_WRITTEN INSTRUCTION 1_. In the forum thread about the 8-core AMD processor, why does adding more cores improve performance only up to a point? Explain in one to three sentences.
_WRITTEN INSTRUCTION 2_. Go on with the forum thread about the 8-core AMD processor, starting after its final post.

_PASSAGE SHOWN_.

▼

# 8-Core AMD, a little disappointed



## enlivenit (Mar 23, 2012)

Hello all! I just have a quick question about the new AMD FX 8-core processors.
I'm hosting a DNSBL (DNS Blacklist) server and for a server
I'm finding the CPU more than adequate. It runs all of the server processors ok,
but for normal desktop stuff it just feels a little slow. I'm comparing it (a
3.2 GHz 8-Core AMD) to my lappy which is an Intel Core-i7 1.8 GHz. The laptop
feels significantly faster. It's strange. Has anyone else had similar experiences
with the AMD CPU's? Is there anything I need to do to configure it better?
Many thanks in advance!


----------



## toothman (Jul 13, 2008)

Zambezi is no faster than Phenom II at individual thread performance, which is why the i7 feels more responsive. Most individual tasks should actually be faster on it.

Your FX should be much faster at file encoding, however. Try encoding identical videos side-by-side. If your FX loses at that, too, you may have an issue.

And of course feel free to test for stability. IntelBurnTest and Prime95 are great programs for that.
Download IntelBurnTest 2.53 Free - Stress your computer to find out how stable it is - Softpedia
Prime95 (64-bit version) description, Math & Scientific Tools Downloads List By 30 Day Change | PCWorld | PCWorld


----------



## LMiller7 (Jun 21, 2010)

Adding more cores will improve performance, but only to a point, after which performance will improve very little. The problem is that more cores will only help if there are multiple threads ready to run at one time and that doesn't happen very often with most current software. Writing software that can really take advantage of multiple cores is very difficult. With most current software even 4 cores will be largely wasted.

▲

_DATA SEGMENT_.
▼

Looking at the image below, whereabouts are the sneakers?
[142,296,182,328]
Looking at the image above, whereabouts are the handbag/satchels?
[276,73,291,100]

▲

_FINAL RESULT 1_. Extra cores help only when several threads are ready to run at the same time, and that seldom happens with most current software. Writing software that can really take advantage of multiple cores is very difficult, so with most current programs even four cores are largely wasted.

_FINAL RESULT 2_.
With most software the performance of each core is more important than how many you have. And there is a lot more to performance than clock rate.


----------



## toothman (Jul 13, 2008)

^ exactly. AMD actually took a step back on performance-per-core when they designed Zambezi since each core is actually made in two-core modules that share resources. The 8-core 8120 is made up of four of these modules.

Phenom IIs used actual independent cores which is why they're still better gaming processors than Zambezi. And why I bought my 960T.


----------



## GodsOtherHand (Jun 15, 2009)

Actually intel's i7(2nd gen) is faster on most benchmarks(sometimes even half the time) that amd's 8 core CPU.Zambezi is a disappointment when compared to what Intel has to offer.

Also some features are not implemented in windows7, this CPU will be fully supported in windows8 (up to 20% performance increase)


----------



## greenbrucelee (Apr 24, 2007)

Cores dont really matter these days, its all about threads and TDP.


----------



## enlivenit (Mar 23, 2012)

forgive my ignorance, what's TDP ?


----------



## enlivenit (Mar 23, 2012)

sorry, i just googled it

Thermal design power - Wikipedia, the free encyclopedia

but i'm not sure how this would affect practical processor speed and performance
I do know that the amd cpu i'm using runs very cool compared to intel cpus i've used
for example, it's currently running at 39 degrees, while my macbook air (intel core i7) usually runs at between 75 and 85 degrees (and its a "mobile" processor!)
that said, i've been using a liquid cooling system with the amd cpu - the cpu with the stock heatsink and fan used to usually run at between 49 and 52 degrees, still cooler than the macbook air (nb. i'm surprised how much more effective the liquid cooling is compared to the stock cooling system)


----------



## toothman (Jul 13, 2008)

Low TDP just allows for more overclocking headroom. My particular CPU, for example, can easily be overclocked +1Ghz or more because of its 95w TDP.


----------



## enlivenit (Mar 23, 2012)

toothman said:


> Low TDP just allows for more overclocking headroom. My particular CPU, for example, can easily be overclocked +1Ghz or more because of its 95w TDP.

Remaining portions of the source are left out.